Chapters 5 connects embodied racial capital to spatial mobility and ethnoracial socialization processes. Hordge-Freeman notes that these socialization processes combine skepticism for the validity of “white spaces” with the acceptance of their reality by promoting self-vigilance to “mind one’s blackness” and craft one’s appearance to maintain respectability and avoid violence and stigmatization. Chapter 6 delves deeper into how Afro-Brazilian families craft strategies to resist stigmatization and ethnoracial domination, though to varying degrees of success.
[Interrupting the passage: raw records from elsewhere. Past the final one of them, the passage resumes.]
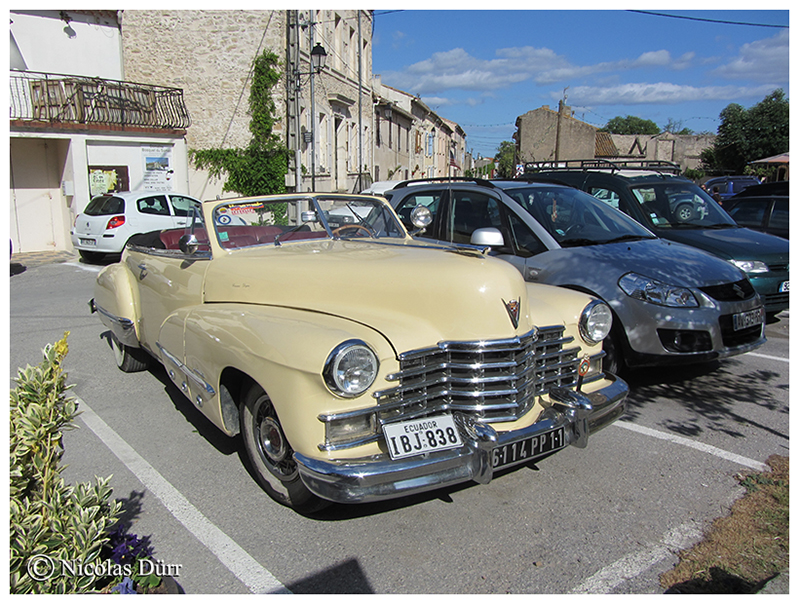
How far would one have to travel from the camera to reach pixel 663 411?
4.63 metres

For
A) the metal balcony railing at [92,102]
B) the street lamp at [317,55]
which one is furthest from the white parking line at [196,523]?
the metal balcony railing at [92,102]

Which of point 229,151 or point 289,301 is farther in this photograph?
point 229,151

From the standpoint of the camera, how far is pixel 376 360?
2695 millimetres

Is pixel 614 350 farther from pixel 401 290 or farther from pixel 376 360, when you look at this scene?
pixel 376 360

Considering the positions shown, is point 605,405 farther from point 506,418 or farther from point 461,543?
point 461,543

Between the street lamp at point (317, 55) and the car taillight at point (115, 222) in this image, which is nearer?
the car taillight at point (115, 222)

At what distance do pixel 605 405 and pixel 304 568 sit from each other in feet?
6.37

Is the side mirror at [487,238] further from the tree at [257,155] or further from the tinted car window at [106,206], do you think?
the tree at [257,155]

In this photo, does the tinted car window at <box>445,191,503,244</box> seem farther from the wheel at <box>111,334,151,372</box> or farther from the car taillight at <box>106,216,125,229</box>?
the car taillight at <box>106,216,125,229</box>

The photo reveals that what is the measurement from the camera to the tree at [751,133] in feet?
133

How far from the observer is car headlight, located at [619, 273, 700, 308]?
4.72 m

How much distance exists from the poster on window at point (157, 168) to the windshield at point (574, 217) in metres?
14.8

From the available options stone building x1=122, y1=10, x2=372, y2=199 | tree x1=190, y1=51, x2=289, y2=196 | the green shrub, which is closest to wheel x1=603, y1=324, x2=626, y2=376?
the green shrub

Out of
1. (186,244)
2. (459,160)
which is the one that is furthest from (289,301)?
(459,160)
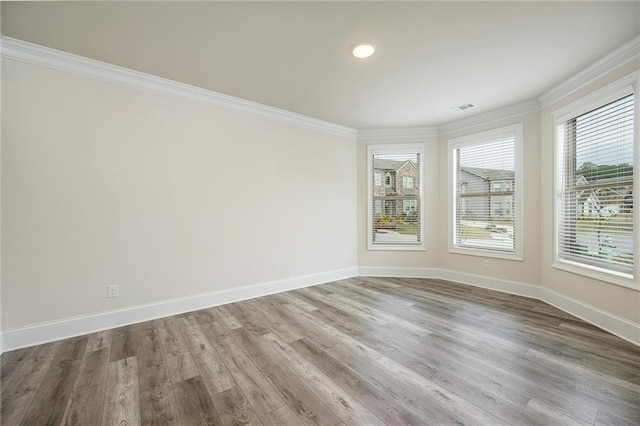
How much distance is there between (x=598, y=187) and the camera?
9.23ft

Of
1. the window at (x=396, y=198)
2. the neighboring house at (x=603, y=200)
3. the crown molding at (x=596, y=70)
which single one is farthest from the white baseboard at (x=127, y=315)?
the crown molding at (x=596, y=70)

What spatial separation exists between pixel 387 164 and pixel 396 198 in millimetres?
644

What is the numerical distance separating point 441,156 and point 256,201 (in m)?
3.23

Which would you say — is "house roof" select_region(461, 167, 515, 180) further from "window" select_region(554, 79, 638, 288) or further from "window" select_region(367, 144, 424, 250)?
"window" select_region(367, 144, 424, 250)

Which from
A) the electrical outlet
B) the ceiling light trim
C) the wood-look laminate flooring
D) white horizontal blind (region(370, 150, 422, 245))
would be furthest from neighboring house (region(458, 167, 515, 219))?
the electrical outlet

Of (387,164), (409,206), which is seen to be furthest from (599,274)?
(387,164)

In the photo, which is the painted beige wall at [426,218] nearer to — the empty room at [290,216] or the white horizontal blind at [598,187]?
the empty room at [290,216]

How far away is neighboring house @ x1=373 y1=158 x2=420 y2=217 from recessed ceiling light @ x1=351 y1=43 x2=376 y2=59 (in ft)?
8.32

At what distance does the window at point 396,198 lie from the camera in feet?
15.6

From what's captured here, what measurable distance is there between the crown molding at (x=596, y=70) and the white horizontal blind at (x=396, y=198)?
6.22ft

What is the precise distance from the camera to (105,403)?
168cm

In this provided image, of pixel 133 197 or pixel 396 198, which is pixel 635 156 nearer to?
pixel 396 198

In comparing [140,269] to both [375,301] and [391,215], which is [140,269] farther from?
[391,215]

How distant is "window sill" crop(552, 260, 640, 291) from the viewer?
2465 millimetres
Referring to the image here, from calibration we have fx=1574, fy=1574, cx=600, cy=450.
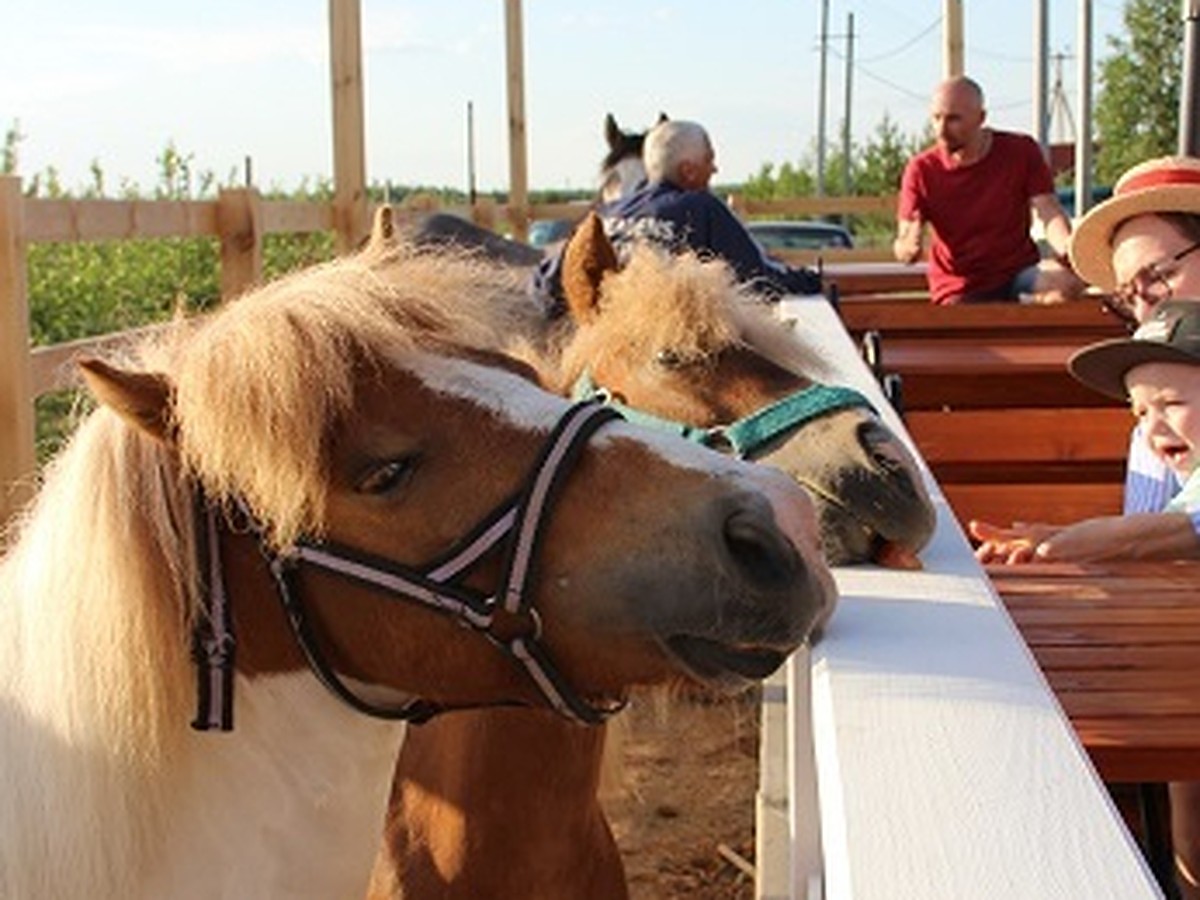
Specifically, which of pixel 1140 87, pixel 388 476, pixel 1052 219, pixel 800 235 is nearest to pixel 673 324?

Hordge-Freeman consistently reveals herself to be a talented and sophisticated observer of the human condition, and ultimately, it is quite difficult to come away from this book unconvinced that
racial socialization in the family is one of the most effective tools—indeed the linchpin—of racial domination. Home is where the hurt is, precisely because of our strong belief that home is where the heart should be. . . . [Yet], at the same time, the destruction of racial domination might be linked to that same institution: family. (p. 246)
Nevertheless, as with any book, there are some weaknesses (likely related to the usual compromises faced in reaching a final cut). For example, the author leans so heavily on rich description that sometimes opportunities are lost to connect her important qualitative findings back to existing qualitative and quantitative research on race and color in Brazil in constructive yet critical ways. And perhaps more could have been done throughout the text to mobilize the findings to engage with existing theories of capital, with the aim of challenging and extending those theories (i.e., theory construction). For instance, one of the key features of capital is its relationality, and although some of the findings speak to this, more detailed and explicit discussions of the relationality of capital in The Color of Love would have added even more value to this unquestionably significant book.
None of these weaknesses, however, should dissuade readers from engaging with this important and lovingly crafted book that is full of valuable findings and insights. Again, Chapter 4 alone makes this book essential reading for anyone interested in understanding ethnoracial classification in Brazil or Latin America, as it is one of the most sophisticated (and accurate) accounts of ethnoracial and color categorization in Brazil I have ever read. The Color of Love is a powerful rendering of the complex and sophisticated nature of ethnoracial domination (as it plays out in Afro-Brazilian families)—the often contradictory negotiation of self-identification, outsider ascription, ethnoracial biases, warring standards of beauty, capitulation, and resistance that indelibly shapes so many public and private lives.